Ghana’s budget deficit last year was wider than the government originally forecast because of a decline in tax revenue and higher spending on wages, a Finance Ministry document shows.
The gap was 10.8 percent of gross domestic product, wider than the 10.2 percent estimate presented in the November budget, the document obtained by Bloomberg News showed. Minister of Finance Seth Terkper didn’t immediately answer a call or return a text message to his mobile phone seeking comment.
“The undershoot of tax revenues indicates the economy is in a cyclical slowdown phase,” Chris Becker, a Johannesburg-based strategist at ETM Analytics, said in an e-mail. “This means the government will have to raise even more debt funding to plug the deficit, which heightens upside interest rate risks from here. Another credit downgrade is certainly possible in 2014.”
West Africa’s largest economy after Nigeria is struggling to contain a government wage bill that consumes 70 percent of tax revenue as the price of gold, the country’s biggest export, dropped last year for the first time in more than a decade. The government removed fuel subsidies and raised utility prices last year in a bid to curb spending.
Ghana’s fiscal gap will probably remain above 10 percent for a third year in 2014, putting pressure on the nation’s rating, Moody’s Investors Service said in a note on Feb. 14. Fitch Ratings cut Ghana’s credit rating by one level to B, five below investment grade, in October.
“Any negative news out of Ghana is going to add pressure on any Ghana security traded out there,” Elvis Darku, head of fixed-income trading at the Ghana unit of Access Bank Plc, said by phone. The revised gap “shows that the risk on Ghana at the moment is very high, therefore investors are asking for more to compensate.”
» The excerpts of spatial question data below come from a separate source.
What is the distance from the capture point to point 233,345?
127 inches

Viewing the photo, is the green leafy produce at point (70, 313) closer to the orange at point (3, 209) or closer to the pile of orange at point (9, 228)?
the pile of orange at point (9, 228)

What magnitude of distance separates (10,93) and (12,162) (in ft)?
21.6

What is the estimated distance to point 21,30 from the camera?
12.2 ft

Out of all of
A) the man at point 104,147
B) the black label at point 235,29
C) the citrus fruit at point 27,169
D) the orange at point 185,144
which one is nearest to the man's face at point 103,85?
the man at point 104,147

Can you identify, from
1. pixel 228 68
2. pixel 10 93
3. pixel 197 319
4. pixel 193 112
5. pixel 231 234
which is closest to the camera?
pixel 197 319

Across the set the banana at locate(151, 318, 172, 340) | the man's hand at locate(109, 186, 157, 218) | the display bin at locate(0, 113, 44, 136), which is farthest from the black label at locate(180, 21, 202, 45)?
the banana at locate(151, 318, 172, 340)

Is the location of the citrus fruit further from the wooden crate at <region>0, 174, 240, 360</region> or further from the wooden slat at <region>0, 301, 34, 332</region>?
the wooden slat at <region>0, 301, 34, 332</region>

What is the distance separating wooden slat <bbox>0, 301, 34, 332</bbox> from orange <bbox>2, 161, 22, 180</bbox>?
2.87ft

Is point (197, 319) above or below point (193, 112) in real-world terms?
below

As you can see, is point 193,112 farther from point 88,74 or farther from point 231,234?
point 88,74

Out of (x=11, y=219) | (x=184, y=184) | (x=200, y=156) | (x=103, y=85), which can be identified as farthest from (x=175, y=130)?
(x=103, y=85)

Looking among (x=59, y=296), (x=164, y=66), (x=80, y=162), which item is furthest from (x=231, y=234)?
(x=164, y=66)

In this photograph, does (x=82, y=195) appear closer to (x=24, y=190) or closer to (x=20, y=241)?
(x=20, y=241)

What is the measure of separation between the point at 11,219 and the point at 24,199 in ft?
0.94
Yields on Ghana’s dollar bond due August 2023 rose 3 basis points, or 0.03 percentage point, to a record 9.8 percent at 2:13 p.m. in Accra. The yields have increased 131 basis points this year.
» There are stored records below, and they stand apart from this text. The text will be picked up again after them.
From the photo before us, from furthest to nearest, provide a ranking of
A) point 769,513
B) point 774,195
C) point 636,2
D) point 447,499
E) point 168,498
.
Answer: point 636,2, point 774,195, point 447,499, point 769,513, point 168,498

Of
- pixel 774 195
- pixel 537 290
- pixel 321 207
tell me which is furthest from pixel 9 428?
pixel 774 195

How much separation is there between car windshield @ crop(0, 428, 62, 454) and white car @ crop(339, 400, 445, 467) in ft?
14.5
The government missed its target of narrowing the gap to 9 percent last year after it ballooned to 12.1 percent in 2012 before elections. Soaring consumer prices have prevented the central bank from lowering borrowing costs to stimulate economic growth and boost tax revenue in the world’s second-largest producer of cocoa.
The Bank of Ghana this month raised its key lending rate to a four-year high of 18 percent to stem the slide of the cedi and contain inflation. The economy expanded 0.3 percent in the third quarter, the slowest pace in almost seven years, as earnings from gold mining plunged and power outages hurt manufacturing. Inflation accelerated to 13.8 percent in January.
The cedi was unchanged at 2.53. The currency has plunged 6.1 percent against the dollar this year, making it the worst performer in Africa after Mozambique’s metical.
“It looks as if the Ghana economy is set for a hard landing,” ETM’s Becker said.